Kristen Dhyne sued her former employer, Meiners Thriftway, Inc. (“Meiners”),
asserting claims of co-worker sexual harassment and retaliation discrimination in
violation of Title VII, 42 U.S.C. §§ 2000e et seq., and the Missouri Human Rights Act
*
Roger L. Wollman became Chief Judge of the United States Court of Appeals
for the Eighth Circuit on April 24, 1999.
(“MHRA”), Mo. Rev. Stat. §§ 213.010 et seq. After a jury trial, the district court1
granted judgment as a matter of law dismissing Dhyne’s claims for punitive damages
and retaliation. The jury awarded Dhyne $1.00 in nominal compensatory damages on
her claim for hostile work environment sexual harassment. Dhyne appeals the district
court’s refusal to submit punitive damages and retaliation to the jury. Meiners cross-
appeals the court’s refusal to grant judgment as a matter of law on the sexual
harassment claim. Each party appeals an evidentiary ruling. We affirm.
I. Sexual Harassment Issues.
Dhyne worked as a checker at the Meiners family-owned grocery store in
Kansas City from mid-March to late October 1996. For the first three months of that
period, Dhyne alleges that a young African-American grocery sacker, Rodney Davis,
subjected her to quiet but persistent sexual harassment and abuse. Davis denied
harassing Dhyne and accused her of making racially motivated complaints. Dhyne
argues the harassment was so severe and Meiners’s response so inadequate that she
deserves punitive damages. Meiners argues that, by transferring Davis to a different
shift, it handled a difficult situation so well that it deserves judgment as a matter of law.
The jury’s $1.00 verdict suggests that it did not fully credit either side’s evidence.

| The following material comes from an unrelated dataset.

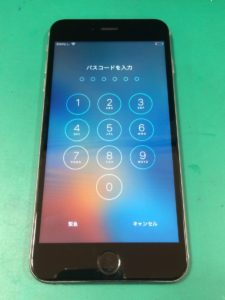 iPhone6Plus修理後29/02/08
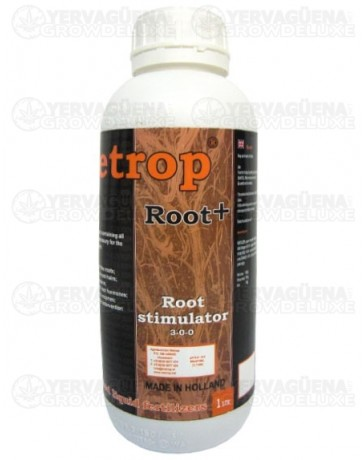 Root+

A. The Evidence at Trial. Dhyne was the first of eleven witnesses in the two-
day trial. She testified that during her first week as a checker, Davis began a campaign
of quiet but offensive sexual harassment. According to Dhyne, the campaign included
calling her offensive names such as “bitch,” “whore,” and “slut,” commenting crudely
on parts of her body, making sexual moaning noises, asking if she tanned in the nude,
inviting her to perform oral sex, and ignoring her repeated requests to stop the
harassment. In April, Dhyne complained to assistant manager Tom Watson, who
1
The HONORABLE FERNANDO J. GAITAN, JR., United States District Judge
for the Western District of Missouri.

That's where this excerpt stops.